One year on and the job of trustees gathered at the United Kingdom’s National Association of Pension Funds, NAPF, annual investment conference in Edinburgh hasn’t got any easier. As the search for optimism in a low-return world endures, the conference seems to be caught in a time loop. Compared to last year, deciding on the best allocations is just as tricky, liabilities have got worse, the impact of longevity on investment strategies is still worrying and inconclusive, and complex and costly regulation threatens just as tight a stranglehold. Trustees say they face the same old problems. The grim outlook suggests the time has come to start doing things differently, and some funds have responded with an encouraging sense of adventure.

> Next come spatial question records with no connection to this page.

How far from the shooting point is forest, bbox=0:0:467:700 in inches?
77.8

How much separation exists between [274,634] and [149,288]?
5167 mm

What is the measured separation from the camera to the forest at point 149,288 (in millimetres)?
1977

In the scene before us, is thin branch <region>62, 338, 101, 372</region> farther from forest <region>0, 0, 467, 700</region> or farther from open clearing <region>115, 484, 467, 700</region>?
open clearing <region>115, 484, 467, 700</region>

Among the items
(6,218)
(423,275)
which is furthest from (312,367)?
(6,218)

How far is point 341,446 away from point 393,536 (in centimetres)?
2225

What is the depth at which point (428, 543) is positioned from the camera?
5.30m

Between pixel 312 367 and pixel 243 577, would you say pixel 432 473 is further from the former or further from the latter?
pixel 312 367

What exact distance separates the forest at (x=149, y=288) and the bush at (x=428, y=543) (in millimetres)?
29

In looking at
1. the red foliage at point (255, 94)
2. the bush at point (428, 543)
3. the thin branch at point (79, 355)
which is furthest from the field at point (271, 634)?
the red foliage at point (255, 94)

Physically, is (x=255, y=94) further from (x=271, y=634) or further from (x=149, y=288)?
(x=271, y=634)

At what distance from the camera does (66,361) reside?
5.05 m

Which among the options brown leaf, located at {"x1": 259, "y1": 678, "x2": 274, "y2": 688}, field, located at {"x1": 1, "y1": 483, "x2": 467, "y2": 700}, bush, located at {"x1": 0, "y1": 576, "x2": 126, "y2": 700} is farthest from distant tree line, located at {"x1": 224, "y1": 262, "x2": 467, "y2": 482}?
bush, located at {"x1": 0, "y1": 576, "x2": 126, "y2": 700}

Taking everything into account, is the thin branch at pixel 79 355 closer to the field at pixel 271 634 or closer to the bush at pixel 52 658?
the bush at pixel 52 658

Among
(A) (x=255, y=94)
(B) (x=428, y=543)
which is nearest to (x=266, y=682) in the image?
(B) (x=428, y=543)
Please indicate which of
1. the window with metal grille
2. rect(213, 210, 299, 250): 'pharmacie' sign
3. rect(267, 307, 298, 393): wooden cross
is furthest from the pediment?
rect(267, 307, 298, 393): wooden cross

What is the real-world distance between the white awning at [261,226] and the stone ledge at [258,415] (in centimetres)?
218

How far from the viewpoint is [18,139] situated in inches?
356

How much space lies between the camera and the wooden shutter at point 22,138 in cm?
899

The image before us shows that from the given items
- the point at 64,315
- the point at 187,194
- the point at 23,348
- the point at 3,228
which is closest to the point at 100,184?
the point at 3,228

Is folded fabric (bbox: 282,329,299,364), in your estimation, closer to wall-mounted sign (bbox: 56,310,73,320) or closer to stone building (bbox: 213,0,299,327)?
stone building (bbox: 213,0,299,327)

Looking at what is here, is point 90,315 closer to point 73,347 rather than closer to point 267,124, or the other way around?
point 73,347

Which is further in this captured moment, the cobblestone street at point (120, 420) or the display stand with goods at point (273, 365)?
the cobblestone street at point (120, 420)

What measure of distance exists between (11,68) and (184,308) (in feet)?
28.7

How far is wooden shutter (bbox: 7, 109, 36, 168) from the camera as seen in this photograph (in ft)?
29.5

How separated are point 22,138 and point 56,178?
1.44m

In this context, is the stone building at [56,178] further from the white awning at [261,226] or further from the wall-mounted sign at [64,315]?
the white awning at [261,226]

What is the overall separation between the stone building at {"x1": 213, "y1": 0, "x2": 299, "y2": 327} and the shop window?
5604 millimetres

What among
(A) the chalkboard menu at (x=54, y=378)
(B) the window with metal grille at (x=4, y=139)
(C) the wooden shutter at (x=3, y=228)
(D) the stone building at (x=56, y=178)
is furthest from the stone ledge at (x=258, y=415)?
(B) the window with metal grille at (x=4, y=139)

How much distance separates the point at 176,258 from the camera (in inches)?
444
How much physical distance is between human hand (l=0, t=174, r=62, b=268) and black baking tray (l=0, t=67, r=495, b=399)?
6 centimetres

Anyone for an equity ride?
However, any glimmer of hope that the resurgence in equity markets could signal better long-term returns, or the beginnings of a great rotation from bonds to equities, was snuffed out early on by the London Business School’s Professor Paul Marsh. Based on stock-market data gathered over the last 100 years, Marsh and his colleagues don’t expect equities to generate any more than 3-per-cent returns for the next 30 years. He predicts a structural shift in the pension landscape as schemes merge, managers are paid less and contribution rates rise. “You shouldn’t live in denial that equities can bail you out,” he said. “Those managers that are saying they can produce 7-to-10 per cent a year should shade them down. Pension schemes in the US forecasting equity returns of 10 per cent are plain crazy.”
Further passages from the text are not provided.